Data listing:
[Begin]
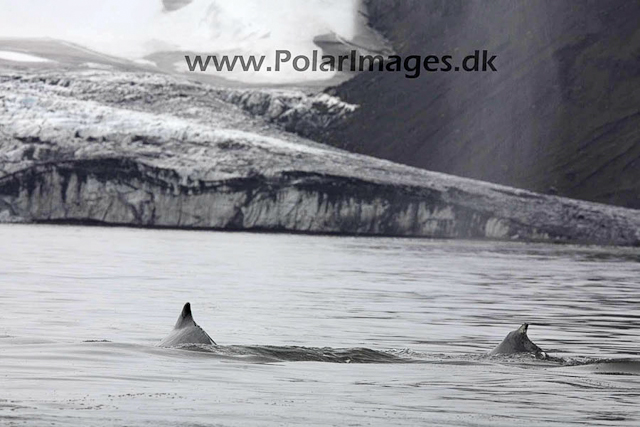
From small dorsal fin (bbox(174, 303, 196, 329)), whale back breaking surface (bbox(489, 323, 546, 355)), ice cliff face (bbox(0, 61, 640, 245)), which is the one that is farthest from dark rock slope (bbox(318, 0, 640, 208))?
small dorsal fin (bbox(174, 303, 196, 329))

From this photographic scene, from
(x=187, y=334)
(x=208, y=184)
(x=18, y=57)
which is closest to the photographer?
(x=187, y=334)

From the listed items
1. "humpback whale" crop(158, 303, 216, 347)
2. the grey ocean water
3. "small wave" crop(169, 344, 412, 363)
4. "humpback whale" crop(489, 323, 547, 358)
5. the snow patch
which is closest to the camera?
the grey ocean water

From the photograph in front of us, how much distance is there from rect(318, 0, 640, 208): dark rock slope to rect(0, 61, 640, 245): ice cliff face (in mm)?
31511

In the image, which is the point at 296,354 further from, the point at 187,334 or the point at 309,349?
the point at 187,334

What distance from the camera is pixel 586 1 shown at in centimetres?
17038

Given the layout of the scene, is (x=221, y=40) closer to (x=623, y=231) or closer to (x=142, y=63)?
(x=142, y=63)

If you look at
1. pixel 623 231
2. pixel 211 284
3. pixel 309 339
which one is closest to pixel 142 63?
pixel 623 231

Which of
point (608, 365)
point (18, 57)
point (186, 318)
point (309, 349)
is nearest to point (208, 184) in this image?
point (18, 57)

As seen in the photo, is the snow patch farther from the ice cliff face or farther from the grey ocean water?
the grey ocean water

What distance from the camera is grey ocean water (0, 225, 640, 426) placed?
13.0 meters

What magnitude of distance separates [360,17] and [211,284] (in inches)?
5914

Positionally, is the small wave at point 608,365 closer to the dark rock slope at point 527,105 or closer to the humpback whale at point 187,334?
the humpback whale at point 187,334

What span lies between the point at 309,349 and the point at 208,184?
3395 inches

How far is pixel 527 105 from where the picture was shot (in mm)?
159875
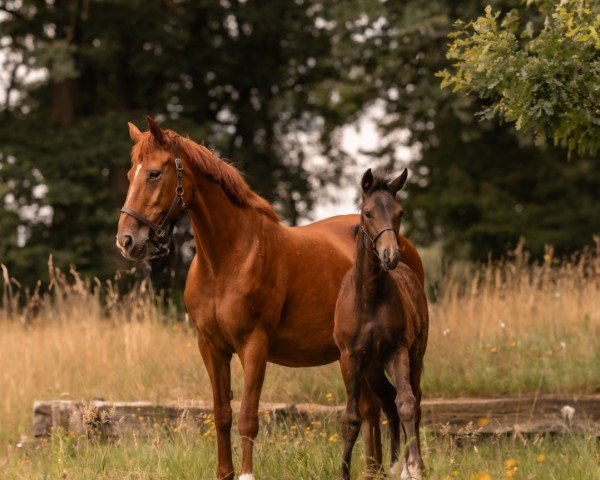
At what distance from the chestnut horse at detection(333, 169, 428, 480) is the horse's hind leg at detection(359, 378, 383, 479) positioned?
0.60 feet

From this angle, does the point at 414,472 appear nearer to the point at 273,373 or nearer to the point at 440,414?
the point at 440,414

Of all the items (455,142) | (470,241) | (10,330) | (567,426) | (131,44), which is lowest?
(567,426)

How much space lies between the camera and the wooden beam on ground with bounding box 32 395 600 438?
25.8 feet

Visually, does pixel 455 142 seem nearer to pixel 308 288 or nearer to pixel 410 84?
pixel 410 84

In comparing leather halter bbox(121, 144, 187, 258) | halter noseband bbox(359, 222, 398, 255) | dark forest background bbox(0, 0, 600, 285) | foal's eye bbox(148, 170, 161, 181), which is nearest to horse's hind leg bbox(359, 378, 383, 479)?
halter noseband bbox(359, 222, 398, 255)

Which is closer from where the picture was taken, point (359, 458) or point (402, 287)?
point (402, 287)

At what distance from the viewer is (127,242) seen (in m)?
5.56

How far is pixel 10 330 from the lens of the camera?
38.8ft

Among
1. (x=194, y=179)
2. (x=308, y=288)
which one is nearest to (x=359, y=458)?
(x=308, y=288)

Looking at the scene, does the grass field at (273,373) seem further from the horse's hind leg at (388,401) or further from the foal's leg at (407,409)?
the foal's leg at (407,409)

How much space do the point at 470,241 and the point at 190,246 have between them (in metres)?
5.88

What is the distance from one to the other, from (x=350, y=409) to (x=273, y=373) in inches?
138

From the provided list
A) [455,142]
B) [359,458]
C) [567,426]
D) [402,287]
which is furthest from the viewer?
[455,142]

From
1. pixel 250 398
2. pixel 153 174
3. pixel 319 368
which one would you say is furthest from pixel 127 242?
pixel 319 368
[End]
What you need to do:
Reproduce the entries exactly. Do not carry over any picture.

Result of the task:
From small dorsal fin (bbox(174, 303, 196, 329)), whale back breaking surface (bbox(489, 323, 546, 355)), ice cliff face (bbox(0, 61, 640, 245)), which is the one that is farthest from dark rock slope (bbox(318, 0, 640, 208))?
small dorsal fin (bbox(174, 303, 196, 329))

From this photographic scene, from
(x=187, y=334)
(x=208, y=184)
(x=18, y=57)
which is closest to the photographer?
(x=187, y=334)

From the listed items
1. "humpback whale" crop(158, 303, 216, 347)
2. the grey ocean water
3. "small wave" crop(169, 344, 412, 363)
4. "humpback whale" crop(489, 323, 547, 358)
5. the snow patch
which is closest to the camera?
the grey ocean water

From the photograph in front of us, how much distance is there from rect(318, 0, 640, 208): dark rock slope to rect(0, 61, 640, 245): ice cliff face (in mm)?
31511

In the image, which is the point at 296,354 further from, the point at 187,334 or the point at 309,349?
the point at 187,334

What distance from the camera is pixel 586 1 shown at in centimetres?
17038

Given the layout of the scene, is (x=221, y=40) closer to (x=623, y=231) or closer to (x=142, y=63)?
(x=142, y=63)

If you look at
1. pixel 623 231
2. pixel 211 284
3. pixel 309 339
which one is closest to pixel 142 63?
pixel 623 231

Which of
point (608, 365)
point (18, 57)
point (186, 318)
point (309, 349)
is nearest to point (208, 184) in this image?
point (18, 57)

As seen in the photo, is the snow patch farther from the ice cliff face or farther from the grey ocean water?
the grey ocean water

What distance from the camera is grey ocean water (0, 225, 640, 426) placed?
13.0 meters

What magnitude of distance separates [360,17] and [211,284] (in inches)?
5914

Positionally, is the small wave at point 608,365 closer to the dark rock slope at point 527,105 or closer to the humpback whale at point 187,334?
the humpback whale at point 187,334

What span lies between the point at 309,349 and the point at 208,184?
3395 inches

How far is pixel 527 105 from where the picture was shot (in mm)?
159875
At what distance from the chestnut horse at detection(333, 169, 428, 480) is the horse's hind leg at detection(359, 378, 383, 479) positioned?
0.60 feet

From this angle, does the point at 414,472 appear nearer to the point at 273,373 or nearer to the point at 440,414?
the point at 440,414

Of all the items (455,142) | (470,241) | (10,330) | (567,426) | (131,44), which is lowest?
(567,426)

How much space lies between the camera and the wooden beam on ground with bounding box 32 395 600 438?
25.8 feet

Visually, does pixel 455 142 seem nearer to pixel 308 288 or nearer to pixel 410 84?
pixel 410 84

In comparing leather halter bbox(121, 144, 187, 258) | halter noseband bbox(359, 222, 398, 255) | dark forest background bbox(0, 0, 600, 285) | foal's eye bbox(148, 170, 161, 181), which is nearest to horse's hind leg bbox(359, 378, 383, 479)?
halter noseband bbox(359, 222, 398, 255)

Which is closer from where the picture was taken, point (359, 458) or point (402, 287)?
point (402, 287)

At what distance from the viewer is (127,242) seen (in m)?
5.56

How far is pixel 10 330 from the lens of the camera?
38.8ft

Among
1. (x=194, y=179)
2. (x=308, y=288)
which one is nearest to (x=359, y=458)?
(x=308, y=288)

Looking at the scene, does the grass field at (273,373) seem further from the horse's hind leg at (388,401) or further from the foal's leg at (407,409)?
the foal's leg at (407,409)

How much space do the point at 470,241 and the point at 190,246 have between them (in metres)?
5.88

What is the distance from one to the other, from (x=350, y=409) to (x=273, y=373) in inches?
138

From the provided list
A) [455,142]
B) [359,458]
C) [567,426]
D) [402,287]
which is furthest from the viewer?
[455,142]

From
1. pixel 250 398
2. pixel 153 174
3. pixel 319 368
which one would you say is furthest from pixel 127 242?
pixel 319 368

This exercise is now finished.